Dari Ubadah bin Ash-Shamit, dia berkata bahwa Nabi Muhammad pernah bersabda, “Janganlah kamu menjual emas dengan emas, perak dengan perak, gandum dengan gandum, gandum sya’ir dengan gandum sya’ir, kurma dengan kurma, dan garam dengan garam kecuali dengan persamaan, ujud barang dengan ujud barang dan dengan serah terima, terserah kehendakmu tentang kelebihannya.”

RIba

Karena kelebihannya bukanlah riba, disebabkan tidak sejenis. Perhatikanlah dan jangan lengah. Semua barang yang telah diterangkan oleh dalil Nash atas keharaman ribanya, jika dengan cara ditimbang maka untuk mengetahui persamaannya juga harus dengan ditimbang untuk selamanya, seperti gandum, sya’ir dan kurma.

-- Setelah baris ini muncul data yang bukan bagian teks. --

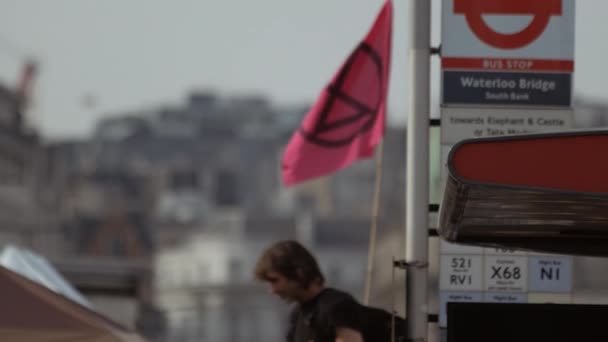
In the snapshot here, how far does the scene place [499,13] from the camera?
22.7 feet

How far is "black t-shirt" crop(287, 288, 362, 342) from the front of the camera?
6.53 metres

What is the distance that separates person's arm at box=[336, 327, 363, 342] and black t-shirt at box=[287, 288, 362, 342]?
15mm

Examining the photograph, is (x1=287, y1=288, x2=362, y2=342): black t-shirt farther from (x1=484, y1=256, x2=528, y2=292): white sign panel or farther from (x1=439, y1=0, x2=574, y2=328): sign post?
(x1=484, y1=256, x2=528, y2=292): white sign panel

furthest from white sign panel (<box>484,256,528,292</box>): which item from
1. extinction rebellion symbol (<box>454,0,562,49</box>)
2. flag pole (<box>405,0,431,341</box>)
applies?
extinction rebellion symbol (<box>454,0,562,49</box>)

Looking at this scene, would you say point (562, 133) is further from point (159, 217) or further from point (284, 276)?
point (159, 217)

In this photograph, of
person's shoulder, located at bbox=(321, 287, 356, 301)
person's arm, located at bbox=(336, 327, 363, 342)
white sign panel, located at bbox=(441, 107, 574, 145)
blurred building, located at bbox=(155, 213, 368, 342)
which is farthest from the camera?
blurred building, located at bbox=(155, 213, 368, 342)

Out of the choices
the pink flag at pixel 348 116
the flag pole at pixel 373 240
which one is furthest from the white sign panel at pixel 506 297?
the pink flag at pixel 348 116

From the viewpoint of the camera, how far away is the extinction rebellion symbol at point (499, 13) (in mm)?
6902

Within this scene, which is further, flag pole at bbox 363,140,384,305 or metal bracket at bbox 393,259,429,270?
flag pole at bbox 363,140,384,305

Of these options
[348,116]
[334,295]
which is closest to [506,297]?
[334,295]

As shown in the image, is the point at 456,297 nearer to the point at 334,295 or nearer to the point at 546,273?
the point at 546,273

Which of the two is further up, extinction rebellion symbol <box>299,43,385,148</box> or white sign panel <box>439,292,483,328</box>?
extinction rebellion symbol <box>299,43,385,148</box>

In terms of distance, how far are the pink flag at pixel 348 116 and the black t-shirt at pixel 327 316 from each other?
6.90ft

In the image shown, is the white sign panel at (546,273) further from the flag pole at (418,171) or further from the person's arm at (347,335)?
the person's arm at (347,335)
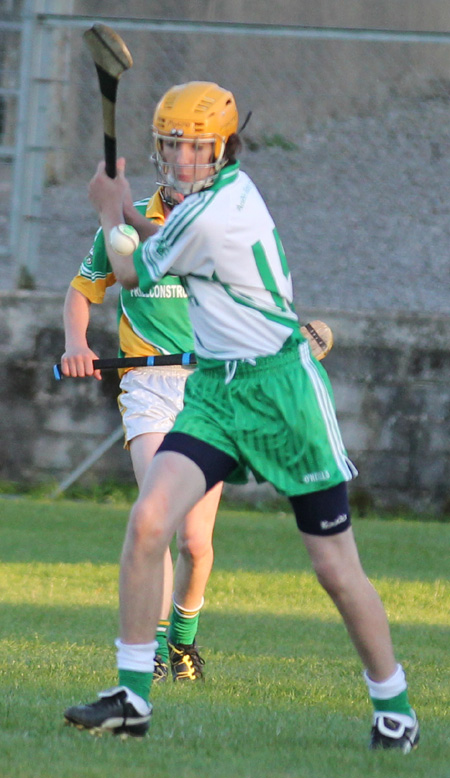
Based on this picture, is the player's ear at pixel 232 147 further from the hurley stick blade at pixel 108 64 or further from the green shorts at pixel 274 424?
the green shorts at pixel 274 424

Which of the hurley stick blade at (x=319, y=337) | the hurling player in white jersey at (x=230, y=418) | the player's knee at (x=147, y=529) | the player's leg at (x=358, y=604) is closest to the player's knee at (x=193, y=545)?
the hurley stick blade at (x=319, y=337)

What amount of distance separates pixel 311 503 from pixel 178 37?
7.39m

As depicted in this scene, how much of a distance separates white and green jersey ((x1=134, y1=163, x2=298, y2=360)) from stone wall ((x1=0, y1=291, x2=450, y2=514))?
5.68 metres

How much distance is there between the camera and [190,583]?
16.7 ft

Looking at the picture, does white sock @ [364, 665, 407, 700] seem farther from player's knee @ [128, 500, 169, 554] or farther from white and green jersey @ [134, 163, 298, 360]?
white and green jersey @ [134, 163, 298, 360]

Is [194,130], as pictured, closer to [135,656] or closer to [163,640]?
[135,656]

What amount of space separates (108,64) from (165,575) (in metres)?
1.96

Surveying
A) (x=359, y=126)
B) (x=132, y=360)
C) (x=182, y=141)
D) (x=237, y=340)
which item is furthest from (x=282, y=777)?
(x=359, y=126)

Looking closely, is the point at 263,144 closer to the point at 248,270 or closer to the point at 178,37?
the point at 178,37

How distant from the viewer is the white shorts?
512 centimetres

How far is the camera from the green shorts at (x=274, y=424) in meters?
3.75

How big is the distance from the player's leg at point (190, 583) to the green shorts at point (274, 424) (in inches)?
47.5

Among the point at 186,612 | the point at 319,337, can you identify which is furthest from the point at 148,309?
the point at 186,612

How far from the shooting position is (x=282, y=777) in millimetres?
3318
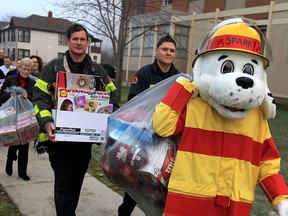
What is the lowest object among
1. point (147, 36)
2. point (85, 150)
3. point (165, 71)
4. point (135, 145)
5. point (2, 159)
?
point (2, 159)

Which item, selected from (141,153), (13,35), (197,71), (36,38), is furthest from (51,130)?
(13,35)

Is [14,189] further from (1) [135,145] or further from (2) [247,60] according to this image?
(2) [247,60]

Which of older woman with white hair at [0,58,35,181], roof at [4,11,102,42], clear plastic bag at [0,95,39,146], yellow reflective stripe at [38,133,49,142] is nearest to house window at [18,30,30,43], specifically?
roof at [4,11,102,42]

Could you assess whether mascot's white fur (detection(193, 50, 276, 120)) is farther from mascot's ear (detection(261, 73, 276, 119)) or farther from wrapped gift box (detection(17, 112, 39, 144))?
wrapped gift box (detection(17, 112, 39, 144))

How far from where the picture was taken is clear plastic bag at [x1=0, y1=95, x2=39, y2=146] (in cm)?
472

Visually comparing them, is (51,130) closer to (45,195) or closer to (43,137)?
(43,137)

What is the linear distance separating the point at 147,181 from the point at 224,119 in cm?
58

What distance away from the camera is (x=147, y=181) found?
2.11 m

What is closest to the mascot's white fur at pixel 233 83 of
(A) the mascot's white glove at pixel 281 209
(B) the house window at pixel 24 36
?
(A) the mascot's white glove at pixel 281 209

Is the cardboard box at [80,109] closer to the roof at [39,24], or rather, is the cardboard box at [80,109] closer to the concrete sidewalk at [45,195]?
the concrete sidewalk at [45,195]

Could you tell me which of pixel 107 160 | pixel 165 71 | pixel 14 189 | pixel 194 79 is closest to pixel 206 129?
pixel 194 79

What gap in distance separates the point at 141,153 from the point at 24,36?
56096 mm

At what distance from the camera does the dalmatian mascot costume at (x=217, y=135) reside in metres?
2.01

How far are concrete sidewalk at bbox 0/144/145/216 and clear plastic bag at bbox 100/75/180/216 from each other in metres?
1.66
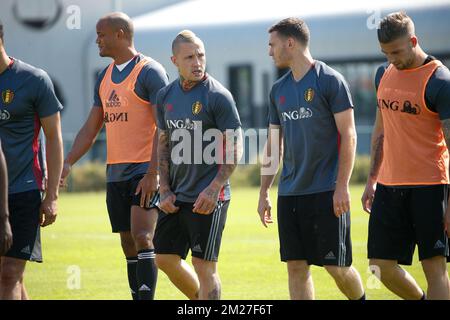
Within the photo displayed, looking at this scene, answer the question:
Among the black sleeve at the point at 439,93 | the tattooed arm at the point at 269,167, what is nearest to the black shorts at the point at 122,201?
the tattooed arm at the point at 269,167

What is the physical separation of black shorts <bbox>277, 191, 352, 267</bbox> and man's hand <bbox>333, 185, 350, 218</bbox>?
4.7 inches

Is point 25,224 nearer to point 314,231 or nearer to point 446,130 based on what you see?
point 314,231

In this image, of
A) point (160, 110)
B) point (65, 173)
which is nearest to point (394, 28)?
point (160, 110)

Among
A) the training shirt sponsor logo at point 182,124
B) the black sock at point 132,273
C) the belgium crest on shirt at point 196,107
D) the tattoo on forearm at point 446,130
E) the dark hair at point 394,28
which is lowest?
the black sock at point 132,273

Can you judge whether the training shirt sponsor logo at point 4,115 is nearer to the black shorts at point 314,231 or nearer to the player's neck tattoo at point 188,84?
the player's neck tattoo at point 188,84

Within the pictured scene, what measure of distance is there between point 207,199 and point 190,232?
0.41m

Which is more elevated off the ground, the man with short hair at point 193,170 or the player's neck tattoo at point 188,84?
the player's neck tattoo at point 188,84

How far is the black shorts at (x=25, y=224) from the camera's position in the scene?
7.65 meters

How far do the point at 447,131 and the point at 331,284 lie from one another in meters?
4.08

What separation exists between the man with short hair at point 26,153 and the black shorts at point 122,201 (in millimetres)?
1232

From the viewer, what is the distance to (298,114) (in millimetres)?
7859

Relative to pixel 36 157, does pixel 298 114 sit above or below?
above
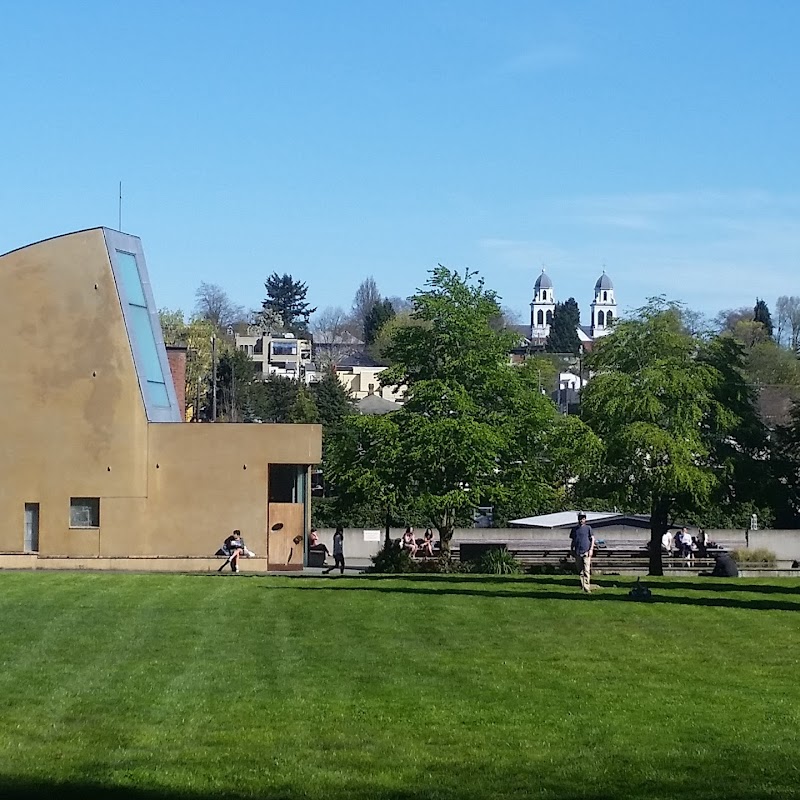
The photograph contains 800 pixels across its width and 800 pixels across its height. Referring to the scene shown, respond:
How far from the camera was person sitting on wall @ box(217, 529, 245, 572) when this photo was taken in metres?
42.9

Jika dengan cara ditakar maka juga harus dengan ditakar untuk selamanya, seperti emas dan perak. Walaupun seandainya umumnya manusia (Uruf) memperlakukan sebaliknya. Karena Nash adalah dalil Qath’i (pasti) dan lebih kuat daripada Uruf. Dalil yang lebih kuat tidak boleh ditinggalkan dengan dalil yang lebih rendah.

Adapun barang-barang yang tidak ada dalil Nashnya tetapi ada ribanya, maka dikembalikan kepada Uruf manusia, seperti barang-barang selain enam yang disebutkan dalam sabda Nabi, “Janganlah kamu menjual emas dengan emas, dan seterusnya.”